29The applicant submits that the applicant suffered ongoing low back pain, stiffness and functional impairment, and that the treatment plan is therefore reasonable and necessary in the circumstances, supported by the CNRs of Dr. Bakht.
30The respondent submits that there are no noted complaints related to the accident in the applicant’s visit with Dr. Bakht on April 6, 2024, and that the applicant did not provide CNRs of Toronto Medical Centre, who proposed the treatment beyond that already received. The respondent argues that the applicant has not adduced evidence that the treatment plan for further physical therapy services, even under the MIG, is reasonable and necessary.
31The respondent relies on the IE report of Dr. Boulias, who opined that, when he assessed the applicant about 5.5 months post-accident, there were no objective findings of musculoskeletal or neurological impairment.
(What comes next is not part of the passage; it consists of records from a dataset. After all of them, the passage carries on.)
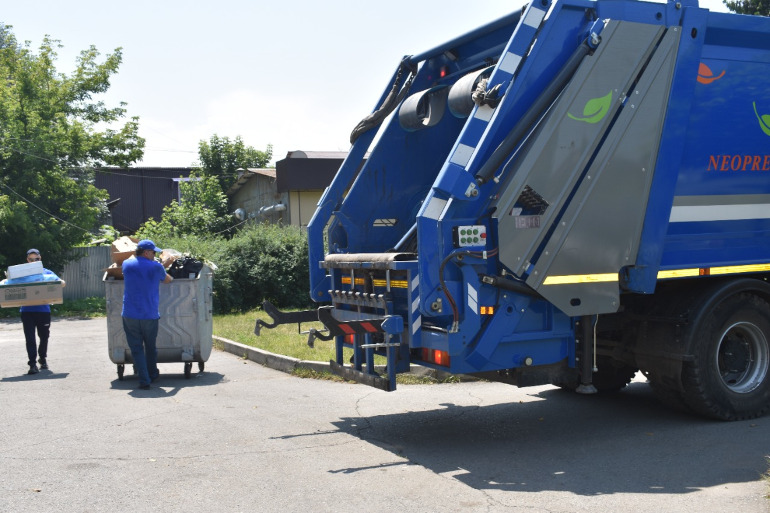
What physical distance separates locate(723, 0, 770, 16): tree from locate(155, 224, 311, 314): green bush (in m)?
14.7

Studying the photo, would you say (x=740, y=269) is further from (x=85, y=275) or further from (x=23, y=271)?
(x=85, y=275)

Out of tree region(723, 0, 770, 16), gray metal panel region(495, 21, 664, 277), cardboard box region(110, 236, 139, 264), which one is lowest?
cardboard box region(110, 236, 139, 264)

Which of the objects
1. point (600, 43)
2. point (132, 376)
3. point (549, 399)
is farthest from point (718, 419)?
point (132, 376)

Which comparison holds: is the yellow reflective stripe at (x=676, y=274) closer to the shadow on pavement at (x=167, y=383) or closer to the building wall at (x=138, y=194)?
the shadow on pavement at (x=167, y=383)

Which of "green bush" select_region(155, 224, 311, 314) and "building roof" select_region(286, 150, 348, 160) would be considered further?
"building roof" select_region(286, 150, 348, 160)

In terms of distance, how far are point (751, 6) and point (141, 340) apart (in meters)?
21.5

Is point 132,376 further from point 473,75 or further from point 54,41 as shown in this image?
point 54,41

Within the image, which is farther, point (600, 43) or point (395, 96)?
point (395, 96)

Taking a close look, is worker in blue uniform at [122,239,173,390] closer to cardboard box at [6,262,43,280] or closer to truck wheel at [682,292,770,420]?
cardboard box at [6,262,43,280]

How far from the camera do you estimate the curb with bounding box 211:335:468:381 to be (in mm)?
8922

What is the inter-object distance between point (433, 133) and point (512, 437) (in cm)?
288

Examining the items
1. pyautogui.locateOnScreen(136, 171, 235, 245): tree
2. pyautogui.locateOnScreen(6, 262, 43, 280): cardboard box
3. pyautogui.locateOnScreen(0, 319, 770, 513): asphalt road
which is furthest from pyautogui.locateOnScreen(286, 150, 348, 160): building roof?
pyautogui.locateOnScreen(0, 319, 770, 513): asphalt road

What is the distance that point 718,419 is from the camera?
6.76 metres

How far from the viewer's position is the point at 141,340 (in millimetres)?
9422
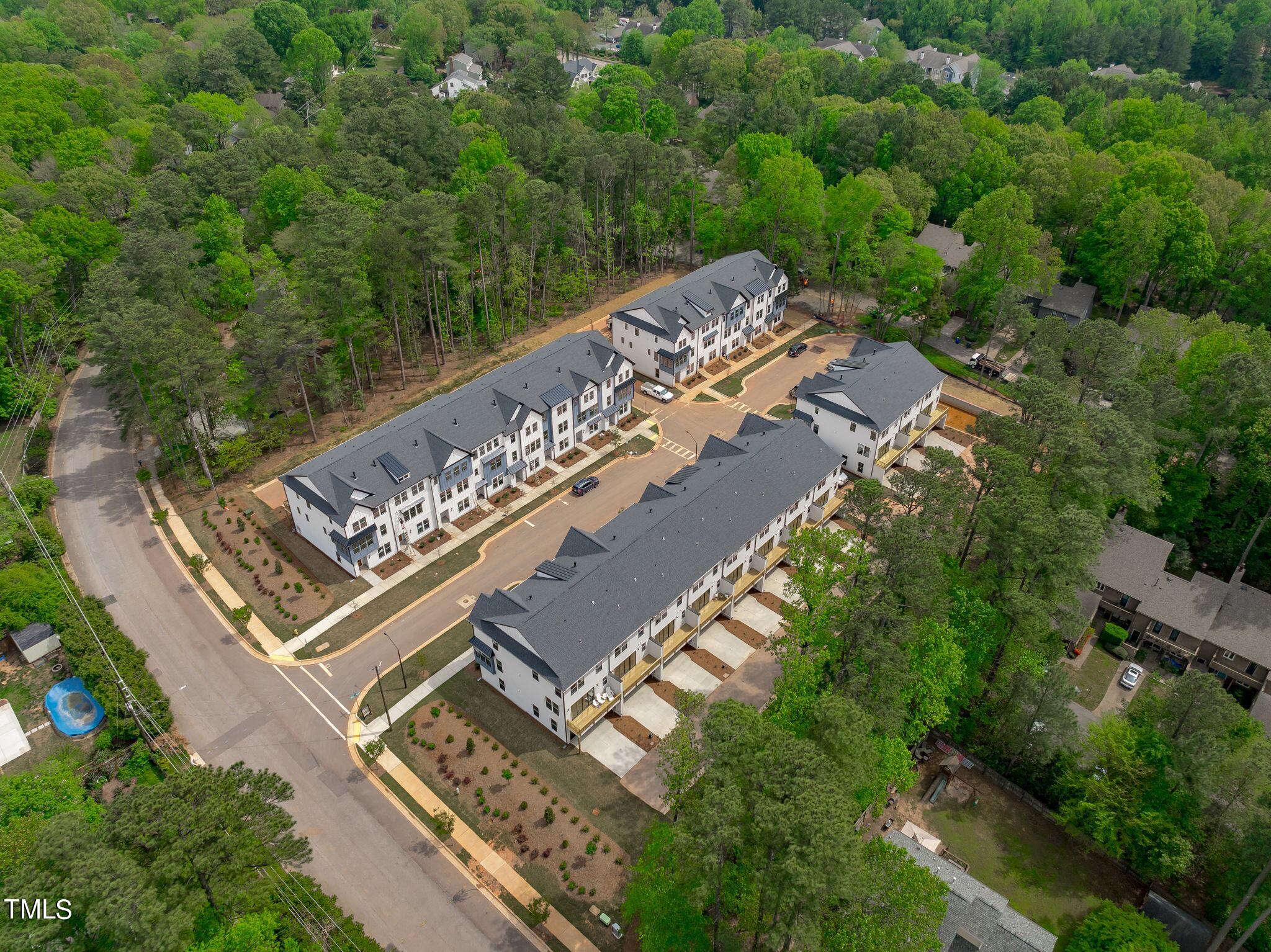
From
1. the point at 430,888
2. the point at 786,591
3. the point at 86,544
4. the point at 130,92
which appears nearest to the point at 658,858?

He opined further that, at that stage of the applicant’s recovery, he did not require any further formal treatment programs or rehabilitation services. He opined that the applicant had achieved maximal medical recovery, that he did not require any prescriptions or over-the-counter medications, and that he should continue with self-directed home-based exercises as he had been instructed by the Toronto Medical Centre.
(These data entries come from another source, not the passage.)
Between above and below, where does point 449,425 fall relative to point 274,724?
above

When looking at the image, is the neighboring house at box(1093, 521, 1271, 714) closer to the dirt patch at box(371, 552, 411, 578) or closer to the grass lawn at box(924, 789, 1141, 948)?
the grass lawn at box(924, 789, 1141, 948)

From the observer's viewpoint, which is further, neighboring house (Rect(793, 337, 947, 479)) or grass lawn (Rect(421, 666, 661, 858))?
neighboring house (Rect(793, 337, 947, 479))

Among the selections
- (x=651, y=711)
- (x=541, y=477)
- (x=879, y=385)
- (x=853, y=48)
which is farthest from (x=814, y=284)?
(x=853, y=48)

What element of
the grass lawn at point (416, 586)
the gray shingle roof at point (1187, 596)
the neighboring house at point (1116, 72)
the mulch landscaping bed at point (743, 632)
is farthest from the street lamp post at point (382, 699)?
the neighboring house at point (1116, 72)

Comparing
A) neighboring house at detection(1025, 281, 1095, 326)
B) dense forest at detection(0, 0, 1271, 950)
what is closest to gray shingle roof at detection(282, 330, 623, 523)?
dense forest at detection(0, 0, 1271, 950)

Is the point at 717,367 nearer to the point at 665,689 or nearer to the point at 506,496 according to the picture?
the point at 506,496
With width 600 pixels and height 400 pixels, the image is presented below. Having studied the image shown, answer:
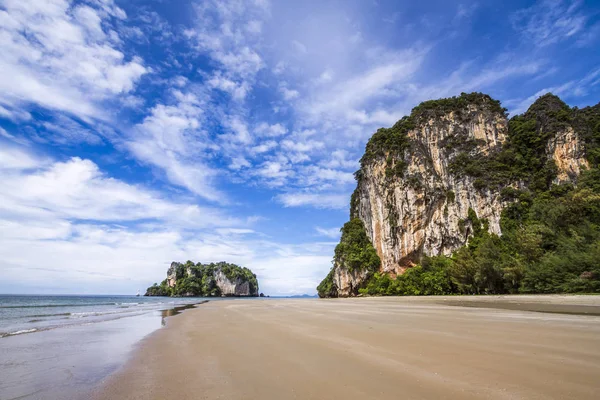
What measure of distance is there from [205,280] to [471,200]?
367ft

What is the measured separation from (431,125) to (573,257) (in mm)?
39148

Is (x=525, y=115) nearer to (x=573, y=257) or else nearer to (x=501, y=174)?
(x=501, y=174)

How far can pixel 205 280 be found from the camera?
128750 mm

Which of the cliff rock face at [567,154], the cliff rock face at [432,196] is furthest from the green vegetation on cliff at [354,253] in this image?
the cliff rock face at [567,154]

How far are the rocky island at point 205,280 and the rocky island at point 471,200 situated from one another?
248 ft

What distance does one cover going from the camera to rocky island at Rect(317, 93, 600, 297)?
32188 mm

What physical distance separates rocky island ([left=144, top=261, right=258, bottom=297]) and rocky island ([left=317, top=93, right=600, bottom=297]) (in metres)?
75.6

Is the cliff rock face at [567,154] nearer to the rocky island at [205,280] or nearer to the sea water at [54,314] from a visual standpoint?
the sea water at [54,314]

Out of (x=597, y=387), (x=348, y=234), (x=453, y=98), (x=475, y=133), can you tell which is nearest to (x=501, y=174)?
(x=475, y=133)

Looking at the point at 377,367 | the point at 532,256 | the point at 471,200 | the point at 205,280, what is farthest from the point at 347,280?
the point at 205,280

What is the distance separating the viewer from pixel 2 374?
598 cm

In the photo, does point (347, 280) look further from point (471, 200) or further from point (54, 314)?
point (54, 314)

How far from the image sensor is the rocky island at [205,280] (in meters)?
127

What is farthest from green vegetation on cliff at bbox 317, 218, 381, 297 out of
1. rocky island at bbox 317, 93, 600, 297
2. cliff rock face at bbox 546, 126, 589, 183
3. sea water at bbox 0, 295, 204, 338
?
sea water at bbox 0, 295, 204, 338
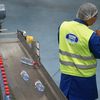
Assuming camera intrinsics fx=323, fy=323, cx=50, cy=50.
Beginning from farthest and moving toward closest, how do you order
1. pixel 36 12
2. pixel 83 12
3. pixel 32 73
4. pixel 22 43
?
pixel 36 12 → pixel 22 43 → pixel 83 12 → pixel 32 73

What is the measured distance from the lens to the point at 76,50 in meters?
2.64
32I find that the applicant had not demonstrated that the treatment plan for further physical therapy, at that point in his recovery, is reasonable and necessary. I find that the CNRs of Dr. Bakht are sparse in mentioning any persistent lower back pain, and that I am persuaded by the opinion of Dr. Boulias, on a balance of probabilities, that further facility-based treatment is not required, given the lack of identifiable impairment in the applicant’s medical records. I find that the applicant has not demonstrated that further payments for physical therapy under the MIG are reasonable and necessary in the circumstances.
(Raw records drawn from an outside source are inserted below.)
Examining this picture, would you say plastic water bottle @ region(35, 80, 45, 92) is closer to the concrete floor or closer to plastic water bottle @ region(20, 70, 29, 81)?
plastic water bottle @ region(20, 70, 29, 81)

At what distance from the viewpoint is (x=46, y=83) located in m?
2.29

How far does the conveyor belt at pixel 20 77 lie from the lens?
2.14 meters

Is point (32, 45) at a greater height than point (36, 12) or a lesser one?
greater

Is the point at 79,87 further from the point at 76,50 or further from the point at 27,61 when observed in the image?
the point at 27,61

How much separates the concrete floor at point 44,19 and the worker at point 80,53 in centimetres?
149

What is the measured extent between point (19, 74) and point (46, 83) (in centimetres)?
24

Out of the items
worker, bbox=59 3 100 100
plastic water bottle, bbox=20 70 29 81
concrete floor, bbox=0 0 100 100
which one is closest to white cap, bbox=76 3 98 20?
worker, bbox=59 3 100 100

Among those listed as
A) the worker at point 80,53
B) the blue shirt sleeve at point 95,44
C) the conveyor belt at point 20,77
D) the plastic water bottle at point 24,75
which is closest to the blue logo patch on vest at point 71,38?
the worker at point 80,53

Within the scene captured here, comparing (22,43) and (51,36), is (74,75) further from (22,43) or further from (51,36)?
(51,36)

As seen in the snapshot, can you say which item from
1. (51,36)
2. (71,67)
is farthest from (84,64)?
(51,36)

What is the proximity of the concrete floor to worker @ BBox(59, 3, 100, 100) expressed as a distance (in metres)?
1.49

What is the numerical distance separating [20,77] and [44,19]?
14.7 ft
The applicant is not entitled to funding for the proposed treatment plans
33I find that the applicant’s injuries, because of the accident, are “minor” as defined by the Schedule.
34Since I have determined that the applicant’s injuries are minor, the OCF-18s seeking treatment outside of the MIG are not reasonable and necessary, and therefore not payable.
35I find that the applicant has not demonstrated that the proposed treatment for physical therapy under the MIG limit is reasonable and necessary, and no further treatment for physical therapy is payable.
Award
36The applicant sought an award under s. 10 of Reg. 664. Under s. 10, the Tribunal may grant an award of up to 50 per cent of the total benefits payable if it finds that an insurer unreasonably withheld or delayed the payment of benefits. Since I have found that no benefits are payable, I do not find that the respondent unreasonably withheld or delayed payment. As a result, an award under s. 10 of Reg. 664. is not warranted.
Interest
37As no benefits are owing, the applicant is not entitled to interest
ORDER
38The applicant has not demonstrated that his injuries cannot be treated within the limit set by the MIG.
39The proposed treatment plans outside of the MIG are not payable since they propose treatment outside of the MIG.
40The proposed treatment plan within the MIG is not reasonable and necessary and is therefore not payable.
41The applicant is not entitled to an award.
42No interest applies on overdue benefits in dispute.